Another obvious issue is accountability. The EU’s General Data Protection Protocol (GDPR), aimed at showing EU citizens how companies like Facebook track and use their personal data and ensuring their “right to be forgotten”, also includes a “right to explanation”. For decisions that affect their lives and livelihoods, e.g. if they are denied a loan, insurance or medical treatment, people will obviously want to understand why a “computer says no”. However, if no justification is available, how can anyone trust these decisions or the businesses and government agencies behind them?

In addition, artificial intelligence cannot guarantee that nothing will go wrong, as the accidents with self-driving cars have recently shown. But how can problems be fixed if no one understands them? And who can be made accountable if something goes wrong? Considering the growing reach of AI, increasing concerns about accountability are justified. We need to find a way to trust AI. For one, there should be clear visibility of what is driving decisions that are life-changing—such as financial ones.

In the long run, not understanding the reasoning behind decisions is intolerable for the human mind. No one trusts machines yet enough to tell us what to believe and make potentially life-changing decisions for us.
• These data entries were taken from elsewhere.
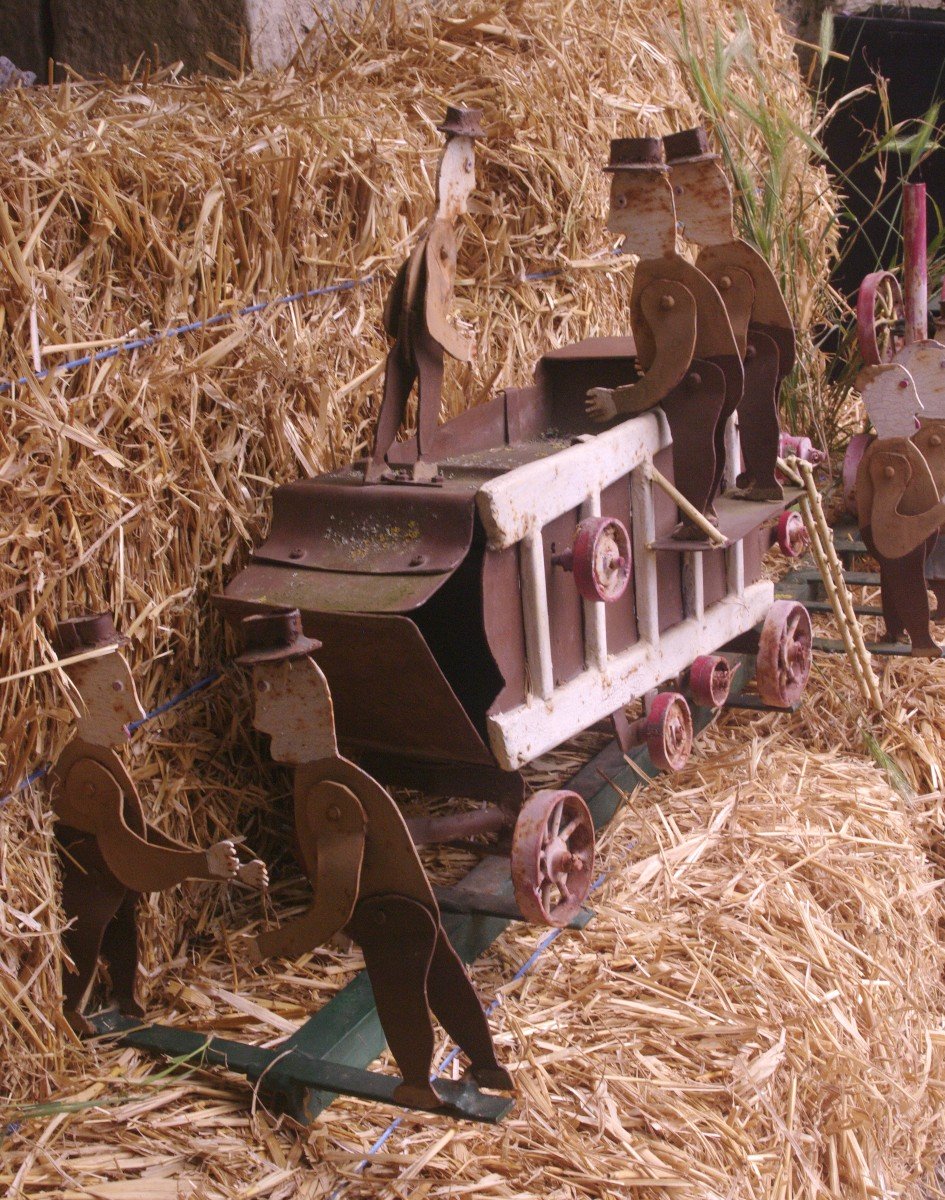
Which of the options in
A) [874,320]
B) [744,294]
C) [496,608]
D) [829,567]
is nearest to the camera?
[496,608]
This applies to a financial advisory as much as it does to any other part of life.

From opaque to transparent: glass box AI

Now that regulators have turned their attention to accountability, people are becoming warier of AI applications. Therefore, AI applications are now being taught to justify their reasoning. The emerging field of explainable AI (XAI) aims to create new AI methods that are accountable to human reasoning. For example, if an algorithm classifies something, it would at the same time explain why it was classified as such. This makes data networks more interpretable, and helps users learn from machines. At the forefront of this new development is the U.S. Department of Defense who uses AI-powered technology to help with all kinds of high-risk functions and decisions. Their aim is to produce “glass box” AI models that are interpretable in real-time by “humans in the loop”. Explainable AI is also rapidly being adopted by businesses as best practice.
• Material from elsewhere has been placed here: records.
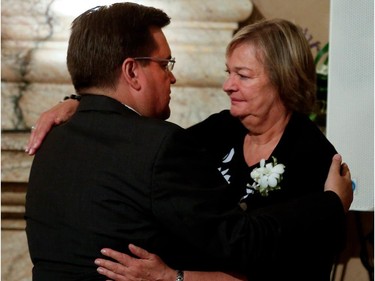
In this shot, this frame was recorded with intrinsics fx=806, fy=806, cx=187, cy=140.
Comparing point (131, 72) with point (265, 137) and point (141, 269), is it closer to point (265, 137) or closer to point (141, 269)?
point (141, 269)

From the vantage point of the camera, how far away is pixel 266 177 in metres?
2.19

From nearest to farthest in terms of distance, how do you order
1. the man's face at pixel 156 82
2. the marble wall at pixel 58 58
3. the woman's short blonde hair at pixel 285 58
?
1. the man's face at pixel 156 82
2. the woman's short blonde hair at pixel 285 58
3. the marble wall at pixel 58 58

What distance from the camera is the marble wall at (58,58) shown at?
3.21 meters

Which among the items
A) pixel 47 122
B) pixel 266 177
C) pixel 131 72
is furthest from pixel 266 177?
pixel 47 122

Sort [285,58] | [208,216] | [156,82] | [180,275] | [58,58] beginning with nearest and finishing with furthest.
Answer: [208,216] → [180,275] → [156,82] → [285,58] → [58,58]

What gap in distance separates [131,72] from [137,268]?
1.53ft

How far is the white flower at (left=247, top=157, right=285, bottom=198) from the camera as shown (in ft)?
7.15

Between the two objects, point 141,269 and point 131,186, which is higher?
point 131,186

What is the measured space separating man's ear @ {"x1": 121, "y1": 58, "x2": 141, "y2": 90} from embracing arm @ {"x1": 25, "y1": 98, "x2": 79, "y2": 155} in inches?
12.1

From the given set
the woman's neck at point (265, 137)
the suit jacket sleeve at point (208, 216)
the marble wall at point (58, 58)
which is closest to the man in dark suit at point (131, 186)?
the suit jacket sleeve at point (208, 216)

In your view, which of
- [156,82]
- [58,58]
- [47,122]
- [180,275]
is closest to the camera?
[180,275]

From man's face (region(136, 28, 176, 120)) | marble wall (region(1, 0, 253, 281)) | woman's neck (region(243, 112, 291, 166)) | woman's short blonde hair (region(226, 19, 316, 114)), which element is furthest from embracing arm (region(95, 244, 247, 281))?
marble wall (region(1, 0, 253, 281))

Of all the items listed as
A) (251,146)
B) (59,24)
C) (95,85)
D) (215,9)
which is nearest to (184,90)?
(215,9)

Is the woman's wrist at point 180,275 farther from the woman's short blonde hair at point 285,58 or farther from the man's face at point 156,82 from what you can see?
the woman's short blonde hair at point 285,58
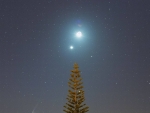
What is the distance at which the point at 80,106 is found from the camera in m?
32.1

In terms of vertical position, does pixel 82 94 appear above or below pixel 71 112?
above

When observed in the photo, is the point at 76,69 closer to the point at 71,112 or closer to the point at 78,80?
the point at 78,80

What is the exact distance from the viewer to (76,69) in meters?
35.5

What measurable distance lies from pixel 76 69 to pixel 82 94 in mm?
4160

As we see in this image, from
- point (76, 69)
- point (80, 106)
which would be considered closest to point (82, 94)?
point (80, 106)

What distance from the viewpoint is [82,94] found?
33.0 meters

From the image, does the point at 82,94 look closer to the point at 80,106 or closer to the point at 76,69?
the point at 80,106

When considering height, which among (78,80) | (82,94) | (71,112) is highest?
(78,80)

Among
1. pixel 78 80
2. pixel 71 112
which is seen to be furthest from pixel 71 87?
pixel 71 112

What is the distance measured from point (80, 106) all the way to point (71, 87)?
9.96 ft

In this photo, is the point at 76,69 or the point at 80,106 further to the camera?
the point at 76,69

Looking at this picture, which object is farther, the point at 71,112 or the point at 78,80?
the point at 78,80

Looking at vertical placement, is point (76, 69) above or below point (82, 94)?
above

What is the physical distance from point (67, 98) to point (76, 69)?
4.87m
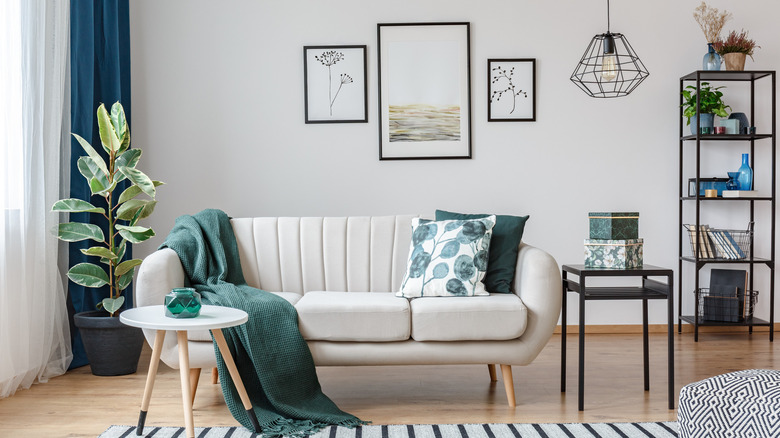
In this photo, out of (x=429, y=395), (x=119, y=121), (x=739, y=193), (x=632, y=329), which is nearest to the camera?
(x=429, y=395)

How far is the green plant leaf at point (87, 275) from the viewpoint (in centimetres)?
330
As with all technologies, humans need to be in the loop of AI-powered decision-making. It is not yet alone capable of delivering the guidance investors can get when they develop a long-term relationship with a professional, human financial advisor who can help them feel in control of their financial decisions. But AI-powered applications such as Interactive Advisor can help inform advice and create a deeper understanding of clients. It also bypasses the black box problem by making the relationship between input data and decisions transparent in a way that is easily understandable and explainable to clients.